_TRAVAIL ATTENDU:_ Poursuivez le texte sur le pilotage de la qualité de la viande bovine à partir de sa dernière phrase.

L’industrie bovine peine dans le pilotage de la qualité
La qualité de la viande bovine partirait-elle à la dérive ? Pire, les abatteurs auraient-ils renoncé à la piloter ? Voilà des questions qui se posent, au vu d’une étude financée par Interbev. Dix entreprises représentant 80 % de l’activité en 1 re et 2 e transformation se sont confiées à l’Institut de l’Élevage. L’enquête révèle une inadéquation entre le prix d’achat et la valeur technique de l’animal. Des grilles de prix non incitatives entretiennent le statu quo. « La concurrence entre abattoirs et les périodes de pénurie de l’offre ne vont pas dans le sens d’une amélioration de la qualité », analyse Mélanie Richard, chef de projet à l’institut. Les industriels reconnaissent l’importance de la tendreté pour le consommateur. Mais, ils ont du mal à la garantir et à assurer sa régularité. « L’évolution des pratiques va dans le sens d’une réduction de la maturation, préjudiciable à la consommation », note-t-elle.

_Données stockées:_

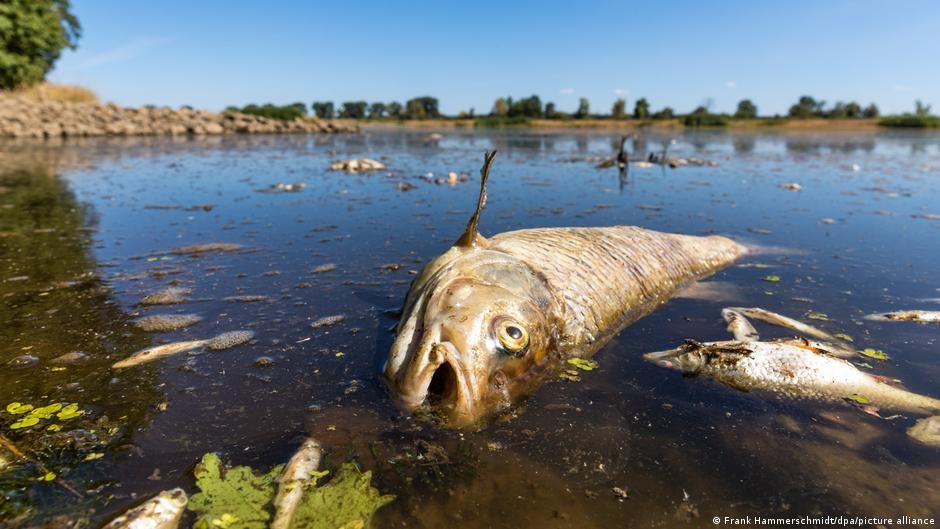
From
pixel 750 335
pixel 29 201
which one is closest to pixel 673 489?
pixel 750 335

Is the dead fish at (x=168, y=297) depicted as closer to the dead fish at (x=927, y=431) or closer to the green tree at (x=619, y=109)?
the dead fish at (x=927, y=431)

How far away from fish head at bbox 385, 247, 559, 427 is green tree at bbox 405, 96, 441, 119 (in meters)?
110

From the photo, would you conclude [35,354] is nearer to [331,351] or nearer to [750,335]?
[331,351]

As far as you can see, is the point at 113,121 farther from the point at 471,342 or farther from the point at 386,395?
the point at 471,342

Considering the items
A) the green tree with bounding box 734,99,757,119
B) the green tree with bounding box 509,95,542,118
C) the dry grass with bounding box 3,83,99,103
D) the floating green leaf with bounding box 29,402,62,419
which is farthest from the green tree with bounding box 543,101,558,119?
the floating green leaf with bounding box 29,402,62,419

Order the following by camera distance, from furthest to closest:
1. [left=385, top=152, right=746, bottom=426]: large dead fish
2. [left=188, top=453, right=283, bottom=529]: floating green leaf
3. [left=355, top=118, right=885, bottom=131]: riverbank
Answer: [left=355, top=118, right=885, bottom=131]: riverbank → [left=385, top=152, right=746, bottom=426]: large dead fish → [left=188, top=453, right=283, bottom=529]: floating green leaf

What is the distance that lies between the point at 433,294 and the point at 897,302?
5989mm

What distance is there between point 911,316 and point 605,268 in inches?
134

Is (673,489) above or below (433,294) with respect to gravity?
below

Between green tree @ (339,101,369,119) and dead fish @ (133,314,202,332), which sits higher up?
green tree @ (339,101,369,119)

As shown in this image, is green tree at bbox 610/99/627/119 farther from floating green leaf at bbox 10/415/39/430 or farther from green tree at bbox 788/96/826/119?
floating green leaf at bbox 10/415/39/430

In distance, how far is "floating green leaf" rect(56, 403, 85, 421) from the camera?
3.50 meters

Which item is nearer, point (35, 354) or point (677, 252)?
point (35, 354)

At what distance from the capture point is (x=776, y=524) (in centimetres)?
281
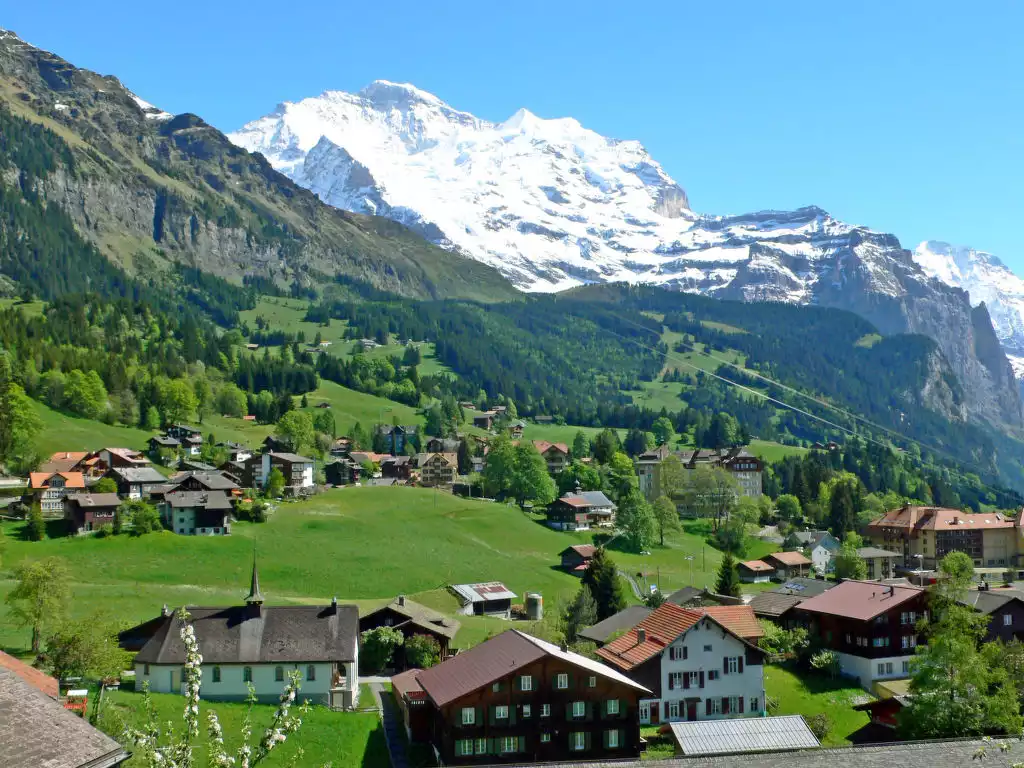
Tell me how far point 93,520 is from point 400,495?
136 feet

_RÉSULTAT:_
Plusieurs pistes sont avancées pour mieux piloter la qualité en amont. Il s’agit de mettre en place une réelle différenciation de prix entre animaux à la valorisation différente, d’instaurer des pénalisations et incitations, de contractualiser avec les producteurs. L’adaptation à la demande passe notamment par une meilleure prise en compte du gras, y compris interne. Du point de vue de la tendreté, il convient de mieux respecter la maturation. Sa durée tend à se réduire, à la fois en catégoriel et pour les promotions, en boucherie à cause du travail en flux tendu et du développement du réapprovisionnement, dans les UVCI pour garantir la tenue de la viande, et enfin avec le raccourcissement des délais de commande.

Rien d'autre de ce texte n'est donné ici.